WHAT IS NEEDED: Copy each of the following rows word for word, without leaving any out.

DATASET ROWS:
START

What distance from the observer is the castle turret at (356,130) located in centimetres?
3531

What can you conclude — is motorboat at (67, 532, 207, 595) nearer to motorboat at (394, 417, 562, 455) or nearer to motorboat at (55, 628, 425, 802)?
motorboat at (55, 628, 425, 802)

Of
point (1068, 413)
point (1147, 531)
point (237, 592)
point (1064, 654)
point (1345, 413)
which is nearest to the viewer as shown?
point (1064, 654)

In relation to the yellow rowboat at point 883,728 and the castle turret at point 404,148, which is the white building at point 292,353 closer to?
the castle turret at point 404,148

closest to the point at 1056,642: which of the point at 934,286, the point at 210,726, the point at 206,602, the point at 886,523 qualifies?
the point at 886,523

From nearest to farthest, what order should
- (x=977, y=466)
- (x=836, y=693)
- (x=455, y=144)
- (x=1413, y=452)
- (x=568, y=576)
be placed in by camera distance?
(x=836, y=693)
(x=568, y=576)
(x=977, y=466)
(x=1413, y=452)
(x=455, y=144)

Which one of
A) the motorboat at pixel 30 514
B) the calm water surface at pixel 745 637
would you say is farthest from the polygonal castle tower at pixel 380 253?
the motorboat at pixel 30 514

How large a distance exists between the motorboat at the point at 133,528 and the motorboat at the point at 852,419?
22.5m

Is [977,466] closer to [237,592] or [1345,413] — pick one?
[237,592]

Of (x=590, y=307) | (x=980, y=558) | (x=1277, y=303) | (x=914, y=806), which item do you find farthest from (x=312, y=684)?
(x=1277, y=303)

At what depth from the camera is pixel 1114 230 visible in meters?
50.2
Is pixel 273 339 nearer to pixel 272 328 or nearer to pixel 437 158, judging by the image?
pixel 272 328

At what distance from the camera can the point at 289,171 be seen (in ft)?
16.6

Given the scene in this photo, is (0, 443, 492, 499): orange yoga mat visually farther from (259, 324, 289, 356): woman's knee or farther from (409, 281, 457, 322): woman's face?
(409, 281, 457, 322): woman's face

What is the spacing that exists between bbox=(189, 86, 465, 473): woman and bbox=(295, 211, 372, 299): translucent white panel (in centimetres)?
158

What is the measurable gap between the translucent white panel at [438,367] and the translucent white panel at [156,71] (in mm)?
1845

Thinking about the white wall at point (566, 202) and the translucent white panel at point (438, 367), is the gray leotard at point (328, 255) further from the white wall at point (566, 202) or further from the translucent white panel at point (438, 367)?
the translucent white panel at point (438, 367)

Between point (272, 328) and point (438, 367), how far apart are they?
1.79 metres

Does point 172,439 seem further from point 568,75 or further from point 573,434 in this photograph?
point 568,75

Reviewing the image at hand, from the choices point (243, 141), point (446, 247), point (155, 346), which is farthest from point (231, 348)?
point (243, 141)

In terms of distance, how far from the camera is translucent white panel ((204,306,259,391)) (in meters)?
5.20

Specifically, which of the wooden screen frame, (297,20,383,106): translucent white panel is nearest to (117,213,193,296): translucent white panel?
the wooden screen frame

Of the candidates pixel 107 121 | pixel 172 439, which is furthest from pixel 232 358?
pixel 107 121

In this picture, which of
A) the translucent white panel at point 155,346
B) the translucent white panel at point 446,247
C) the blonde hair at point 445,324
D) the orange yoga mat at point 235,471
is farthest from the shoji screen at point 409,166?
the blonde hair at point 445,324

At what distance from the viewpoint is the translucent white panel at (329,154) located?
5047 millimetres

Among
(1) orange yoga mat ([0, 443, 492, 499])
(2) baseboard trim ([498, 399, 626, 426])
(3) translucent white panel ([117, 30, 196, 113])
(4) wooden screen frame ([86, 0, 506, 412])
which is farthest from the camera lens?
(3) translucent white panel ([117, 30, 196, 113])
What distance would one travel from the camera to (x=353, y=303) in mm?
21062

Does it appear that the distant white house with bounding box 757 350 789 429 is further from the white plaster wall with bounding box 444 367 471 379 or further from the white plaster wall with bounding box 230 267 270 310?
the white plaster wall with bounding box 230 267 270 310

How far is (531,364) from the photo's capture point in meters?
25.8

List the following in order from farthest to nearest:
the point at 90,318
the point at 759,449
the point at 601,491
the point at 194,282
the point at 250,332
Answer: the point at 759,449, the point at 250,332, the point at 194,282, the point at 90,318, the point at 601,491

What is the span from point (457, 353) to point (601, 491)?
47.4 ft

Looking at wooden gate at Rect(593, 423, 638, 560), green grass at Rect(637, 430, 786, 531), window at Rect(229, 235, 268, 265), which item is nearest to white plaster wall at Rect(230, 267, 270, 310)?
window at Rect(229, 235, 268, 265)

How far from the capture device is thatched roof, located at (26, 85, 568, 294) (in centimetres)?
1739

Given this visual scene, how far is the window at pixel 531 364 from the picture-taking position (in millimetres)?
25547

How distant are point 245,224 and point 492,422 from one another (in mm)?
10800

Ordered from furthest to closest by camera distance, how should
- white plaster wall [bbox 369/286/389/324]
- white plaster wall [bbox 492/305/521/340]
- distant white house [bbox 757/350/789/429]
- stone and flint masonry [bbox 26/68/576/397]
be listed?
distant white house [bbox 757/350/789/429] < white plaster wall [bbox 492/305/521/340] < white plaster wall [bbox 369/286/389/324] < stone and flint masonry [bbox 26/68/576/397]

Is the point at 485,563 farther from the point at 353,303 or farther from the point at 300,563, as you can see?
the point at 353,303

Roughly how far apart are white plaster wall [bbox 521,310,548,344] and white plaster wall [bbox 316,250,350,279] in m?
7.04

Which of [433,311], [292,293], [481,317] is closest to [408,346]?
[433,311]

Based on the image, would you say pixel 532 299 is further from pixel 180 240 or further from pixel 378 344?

END

FINAL ANSWER:
What distance from the observer is the castle turret at (356,130) located in centimetres?
3531

What can you conclude — is motorboat at (67, 532, 207, 595) nearer to motorboat at (394, 417, 562, 455) or nearer to motorboat at (55, 628, 425, 802)?
motorboat at (55, 628, 425, 802)

Of
point (1068, 413)
point (1147, 531)
point (237, 592)
point (1064, 654)
point (1345, 413)
which is nearest to the viewer as shown?
point (1064, 654)

In relation to the yellow rowboat at point 883,728 and the castle turret at point 404,148, which is the white building at point 292,353 closer to?
the castle turret at point 404,148

closest to the point at 1056,642: which of the point at 934,286, the point at 210,726, the point at 206,602, the point at 886,523 qualifies?
the point at 886,523

From nearest to farthest, what order should
- (x=977, y=466)
- (x=836, y=693)
- (x=455, y=144)
- (x=1413, y=452)
- (x=568, y=576)
be placed in by camera distance?
(x=836, y=693)
(x=568, y=576)
(x=977, y=466)
(x=1413, y=452)
(x=455, y=144)

Which one of
A) the motorboat at pixel 30 514
B) the calm water surface at pixel 745 637
would you say is farthest from the polygonal castle tower at pixel 380 253?
the motorboat at pixel 30 514

How large a distance exists between the motorboat at the point at 133,528 and the motorboat at the point at 852,419?
22.5m

Is [977,466] closer to [237,592] or [1345,413] — pick one?
[237,592]

Of (x=590, y=307) | (x=980, y=558) | (x=1277, y=303) | (x=914, y=806), which item do you find farthest from (x=312, y=684)?
(x=1277, y=303)

At what depth from the camera is pixel 1114 230 visible in meters?
50.2
Is pixel 273 339 nearer to pixel 272 328 or nearer to pixel 437 158, judging by the image?
pixel 272 328

At what distance from the camera can the point at 289,171 be seen (in ft)?
16.6

Given the scene in this photo, is (0, 443, 492, 499): orange yoga mat visually farther from (259, 324, 289, 356): woman's knee or farther from (409, 281, 457, 322): woman's face?
(409, 281, 457, 322): woman's face

What is the spacing that exists between bbox=(189, 86, 465, 473): woman and bbox=(295, 211, 372, 299): translucent white panel (in centimetres)?
158

What is the measurable gap between the translucent white panel at [438,367] and the translucent white panel at [156,71] (in mm)?
1845

Thinking about the white wall at point (566, 202) and the translucent white panel at point (438, 367), is the gray leotard at point (328, 255) further from the white wall at point (566, 202) or further from the translucent white panel at point (438, 367)?
the translucent white panel at point (438, 367)

Between point (272, 328) and point (438, 367), how far apart are they?
1.79 metres

Does point 172,439 seem further from point 568,75 or further from point 573,434 in this photograph?
point 568,75

Reviewing the image at hand, from the choices point (243, 141), point (446, 247), point (155, 346), which is farthest from point (231, 348)?
point (243, 141)

In terms of distance, how far from the camera is translucent white panel ((204,306,259,391)) (in meters)?
5.20

Specifically, which of the wooden screen frame, (297,20,383,106): translucent white panel is nearest to (117,213,193,296): translucent white panel?
the wooden screen frame

Of the candidates pixel 107 121 | pixel 172 439, which is furthest from pixel 232 358?
pixel 107 121

In this picture, which of
A) the translucent white panel at point 155,346
B) the translucent white panel at point 446,247
C) the blonde hair at point 445,324
D) the orange yoga mat at point 235,471
is farthest from the shoji screen at point 409,166?
the blonde hair at point 445,324

At what distance from the viewpoint is the translucent white panel at (329,154) located?
5047 millimetres

Among
(1) orange yoga mat ([0, 443, 492, 499])
(2) baseboard trim ([498, 399, 626, 426])
(3) translucent white panel ([117, 30, 196, 113])
(4) wooden screen frame ([86, 0, 506, 412])
which is farthest from the camera lens?
(3) translucent white panel ([117, 30, 196, 113])
What distance would one travel from the camera to (x=353, y=303) in mm?
21062

Does it appear that the distant white house with bounding box 757 350 789 429 is further from the white plaster wall with bounding box 444 367 471 379 or further from the white plaster wall with bounding box 230 267 270 310?
the white plaster wall with bounding box 230 267 270 310

How far is (531,364) from the photo's capture point in meters?
25.8

List the following in order from farthest to nearest:
the point at 90,318
the point at 759,449
the point at 601,491
the point at 194,282
the point at 250,332
Answer: the point at 759,449, the point at 250,332, the point at 194,282, the point at 90,318, the point at 601,491

What is the span from point (457, 353) to point (601, 491)?
47.4 ft

Looking at wooden gate at Rect(593, 423, 638, 560), green grass at Rect(637, 430, 786, 531), window at Rect(229, 235, 268, 265), which item is nearest to white plaster wall at Rect(230, 267, 270, 310)?
window at Rect(229, 235, 268, 265)

How far from the capture device is thatched roof, located at (26, 85, 568, 294) (in centimetres)?
1739

Given this visual scene, how far is the window at pixel 531 364 from the picture-taking position (in millimetres)?
25547

How distant are point 245,224 and point 492,422 from one another (in mm)?
10800

Ordered from furthest to closest by camera distance, how should
- white plaster wall [bbox 369/286/389/324]
- white plaster wall [bbox 492/305/521/340]
- distant white house [bbox 757/350/789/429]
- stone and flint masonry [bbox 26/68/576/397]
be listed?
distant white house [bbox 757/350/789/429] < white plaster wall [bbox 492/305/521/340] < white plaster wall [bbox 369/286/389/324] < stone and flint masonry [bbox 26/68/576/397]

Is the point at 485,563 farther from the point at 353,303 or farther from the point at 300,563, as you can see?
the point at 353,303

Roughly how far apart are white plaster wall [bbox 521,310,548,344] and white plaster wall [bbox 316,250,350,279] in m?
7.04

Which of [433,311], [292,293], [481,317] is closest to [408,346]?
[433,311]

Based on the image, would you say pixel 532 299 is further from pixel 180 240 or further from pixel 378 344?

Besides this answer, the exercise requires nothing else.